ISSN: 2168-958X
+44 1478 350008
Michael P Jennings
Keynote: J Glycobiol
Glycans are important structures in many host-pathogen interactions. Bacterial lectins such as adhesins and toxins exploit
host glycans as targets. Host lectins recognize bacterial glycans in innate immune processes. The molecular details of many
bacterial-host interactions remain to be discovered. Understanding these processes is a key for the development of novel strategies
for prevention and therapeutics. We have applied glycan array to discover novel interactions between bacterial and human cells.
Using the Institute for Glycomics glycan arrays comprising 400 different structures, we have discovered novel glycan targets for the
archetypal cholesterol-dependent cytolysin toxins, pneumolysin and streptolysin O. Previously it had been believed that cholesterol
rich membrane of host cells were the only receptor of these toxins. We report high affinity binding to glycan structures present on red
blood cells. For example, streptolysin binds to lacto-N-neotetraose with a KD <1 nM. Binding to this structure is required for efficient
red blood cell lysis by streptolysin O. Using similar approaches we have defined novel classes of bacterial and host lectins.

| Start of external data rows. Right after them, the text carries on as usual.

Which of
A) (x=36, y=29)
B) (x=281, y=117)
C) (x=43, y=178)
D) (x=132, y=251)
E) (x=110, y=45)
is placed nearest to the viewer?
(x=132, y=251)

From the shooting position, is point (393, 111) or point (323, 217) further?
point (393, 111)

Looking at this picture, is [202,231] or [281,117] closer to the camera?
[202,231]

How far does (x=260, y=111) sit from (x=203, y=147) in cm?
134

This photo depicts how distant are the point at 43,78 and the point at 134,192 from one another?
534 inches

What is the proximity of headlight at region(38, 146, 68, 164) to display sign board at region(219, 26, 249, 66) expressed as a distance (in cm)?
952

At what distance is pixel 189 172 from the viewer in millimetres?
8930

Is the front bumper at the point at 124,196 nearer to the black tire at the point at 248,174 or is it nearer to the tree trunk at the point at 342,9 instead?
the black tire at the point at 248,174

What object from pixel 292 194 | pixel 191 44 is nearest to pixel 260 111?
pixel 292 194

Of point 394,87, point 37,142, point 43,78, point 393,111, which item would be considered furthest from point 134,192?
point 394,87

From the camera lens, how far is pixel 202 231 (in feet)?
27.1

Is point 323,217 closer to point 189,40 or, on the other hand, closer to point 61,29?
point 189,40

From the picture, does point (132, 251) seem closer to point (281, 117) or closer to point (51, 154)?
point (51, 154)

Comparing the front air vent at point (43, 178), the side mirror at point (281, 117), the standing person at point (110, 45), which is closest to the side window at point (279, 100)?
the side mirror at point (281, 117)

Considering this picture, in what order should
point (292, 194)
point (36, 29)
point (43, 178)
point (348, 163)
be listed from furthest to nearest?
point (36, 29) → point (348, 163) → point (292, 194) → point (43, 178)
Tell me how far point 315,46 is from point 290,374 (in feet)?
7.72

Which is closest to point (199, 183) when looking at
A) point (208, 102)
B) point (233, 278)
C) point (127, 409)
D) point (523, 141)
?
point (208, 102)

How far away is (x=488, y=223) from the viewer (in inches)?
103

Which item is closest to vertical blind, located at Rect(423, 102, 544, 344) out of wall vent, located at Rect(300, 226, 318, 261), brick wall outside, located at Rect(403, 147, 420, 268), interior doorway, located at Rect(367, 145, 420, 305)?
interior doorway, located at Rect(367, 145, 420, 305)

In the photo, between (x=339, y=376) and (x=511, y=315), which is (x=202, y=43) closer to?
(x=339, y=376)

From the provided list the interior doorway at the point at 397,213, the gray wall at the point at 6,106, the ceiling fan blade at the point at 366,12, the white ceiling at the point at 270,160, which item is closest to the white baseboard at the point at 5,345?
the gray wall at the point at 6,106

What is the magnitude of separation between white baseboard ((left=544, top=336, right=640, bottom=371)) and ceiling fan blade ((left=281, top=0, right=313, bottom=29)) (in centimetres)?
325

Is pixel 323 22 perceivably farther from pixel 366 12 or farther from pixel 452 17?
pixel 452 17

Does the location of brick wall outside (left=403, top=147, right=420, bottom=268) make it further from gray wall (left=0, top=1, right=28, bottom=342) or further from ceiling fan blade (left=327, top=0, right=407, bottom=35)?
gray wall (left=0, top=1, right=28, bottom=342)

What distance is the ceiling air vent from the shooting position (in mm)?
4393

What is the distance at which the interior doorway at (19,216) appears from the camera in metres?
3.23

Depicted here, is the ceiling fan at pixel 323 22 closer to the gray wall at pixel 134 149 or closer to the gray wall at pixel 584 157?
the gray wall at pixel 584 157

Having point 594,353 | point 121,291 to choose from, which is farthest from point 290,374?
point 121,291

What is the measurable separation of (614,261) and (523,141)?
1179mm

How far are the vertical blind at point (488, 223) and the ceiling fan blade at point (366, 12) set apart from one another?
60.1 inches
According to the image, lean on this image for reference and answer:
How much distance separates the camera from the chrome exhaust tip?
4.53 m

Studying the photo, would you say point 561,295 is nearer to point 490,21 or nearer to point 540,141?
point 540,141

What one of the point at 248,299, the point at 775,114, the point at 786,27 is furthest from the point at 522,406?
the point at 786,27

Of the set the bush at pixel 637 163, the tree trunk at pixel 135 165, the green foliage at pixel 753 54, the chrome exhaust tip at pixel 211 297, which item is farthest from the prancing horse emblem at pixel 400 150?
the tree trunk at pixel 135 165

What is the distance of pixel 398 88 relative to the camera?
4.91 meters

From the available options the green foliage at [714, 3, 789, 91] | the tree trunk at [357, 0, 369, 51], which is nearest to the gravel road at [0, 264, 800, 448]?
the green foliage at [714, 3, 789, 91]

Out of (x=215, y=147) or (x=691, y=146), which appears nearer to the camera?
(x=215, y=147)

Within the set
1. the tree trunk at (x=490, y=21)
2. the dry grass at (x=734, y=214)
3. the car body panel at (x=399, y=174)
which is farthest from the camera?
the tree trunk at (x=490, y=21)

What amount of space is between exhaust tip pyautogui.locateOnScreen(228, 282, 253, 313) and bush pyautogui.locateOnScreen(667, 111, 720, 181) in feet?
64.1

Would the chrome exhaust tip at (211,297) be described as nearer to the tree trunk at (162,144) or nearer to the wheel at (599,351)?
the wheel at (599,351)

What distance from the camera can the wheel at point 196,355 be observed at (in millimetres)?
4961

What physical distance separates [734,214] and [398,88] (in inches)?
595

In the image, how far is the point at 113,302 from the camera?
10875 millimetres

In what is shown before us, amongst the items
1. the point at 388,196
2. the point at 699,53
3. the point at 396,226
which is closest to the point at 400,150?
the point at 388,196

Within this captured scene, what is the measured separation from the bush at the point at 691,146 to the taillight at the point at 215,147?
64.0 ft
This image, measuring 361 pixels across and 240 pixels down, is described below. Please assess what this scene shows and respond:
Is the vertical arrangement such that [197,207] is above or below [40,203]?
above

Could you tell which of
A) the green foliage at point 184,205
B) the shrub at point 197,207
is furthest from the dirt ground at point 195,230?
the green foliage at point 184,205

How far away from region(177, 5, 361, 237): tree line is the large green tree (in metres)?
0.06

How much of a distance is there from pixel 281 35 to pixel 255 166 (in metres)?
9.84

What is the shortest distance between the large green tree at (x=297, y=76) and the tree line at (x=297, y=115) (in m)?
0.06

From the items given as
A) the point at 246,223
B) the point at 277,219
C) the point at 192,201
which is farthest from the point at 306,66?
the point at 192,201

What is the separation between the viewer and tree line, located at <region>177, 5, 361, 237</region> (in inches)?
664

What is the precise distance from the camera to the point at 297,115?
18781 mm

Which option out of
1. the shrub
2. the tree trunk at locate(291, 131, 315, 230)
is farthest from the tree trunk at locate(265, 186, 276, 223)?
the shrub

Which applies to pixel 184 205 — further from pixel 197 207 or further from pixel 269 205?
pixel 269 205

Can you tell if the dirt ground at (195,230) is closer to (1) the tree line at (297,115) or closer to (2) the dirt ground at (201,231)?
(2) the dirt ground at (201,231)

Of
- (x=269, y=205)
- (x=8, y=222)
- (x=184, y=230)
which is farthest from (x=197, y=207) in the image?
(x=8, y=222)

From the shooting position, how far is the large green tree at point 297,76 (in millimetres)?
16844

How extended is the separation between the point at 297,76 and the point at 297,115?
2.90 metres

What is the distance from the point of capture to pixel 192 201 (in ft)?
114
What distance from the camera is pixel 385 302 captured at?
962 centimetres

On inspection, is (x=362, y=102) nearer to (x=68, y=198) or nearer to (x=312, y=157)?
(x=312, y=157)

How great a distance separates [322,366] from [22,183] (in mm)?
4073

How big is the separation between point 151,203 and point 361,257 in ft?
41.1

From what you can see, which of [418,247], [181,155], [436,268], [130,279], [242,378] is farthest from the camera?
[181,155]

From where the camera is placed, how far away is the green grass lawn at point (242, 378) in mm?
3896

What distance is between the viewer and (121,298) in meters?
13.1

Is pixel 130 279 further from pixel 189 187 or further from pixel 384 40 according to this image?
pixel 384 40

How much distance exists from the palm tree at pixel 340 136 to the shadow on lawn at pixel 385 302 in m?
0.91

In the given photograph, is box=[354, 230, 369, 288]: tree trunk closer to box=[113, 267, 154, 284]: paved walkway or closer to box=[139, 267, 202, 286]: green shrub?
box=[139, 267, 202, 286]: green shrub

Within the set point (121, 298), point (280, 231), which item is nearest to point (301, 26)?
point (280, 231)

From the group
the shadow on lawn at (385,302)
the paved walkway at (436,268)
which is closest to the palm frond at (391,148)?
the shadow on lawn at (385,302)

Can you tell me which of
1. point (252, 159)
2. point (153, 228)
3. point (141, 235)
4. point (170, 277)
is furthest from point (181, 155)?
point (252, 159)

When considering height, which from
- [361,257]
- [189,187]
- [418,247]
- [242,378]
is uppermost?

Michael P Jennings works in the fields of Glycobiology, Bacterial Genetics and bacterial Pathogenesis. His work has focused on bacterial pathogens in particular the pathogenic
Neisseria (meningitis) and Haemophilus influenzae. He was awarded his PhD (1990) from Griffith University. His Postdoctoral Training was in the laboratory of Profesoor Richard
Moxon at the University of Oxford 1992-1996 funded by the Beit Memorial Fellowship for Medical Research. In 1997 he took up a Faculty Position at the University of Queensland.
He remained at University of Queensland until 2009 until he returned to Griffith University to take up the position of Deputy Director at the Institute for Glycomics.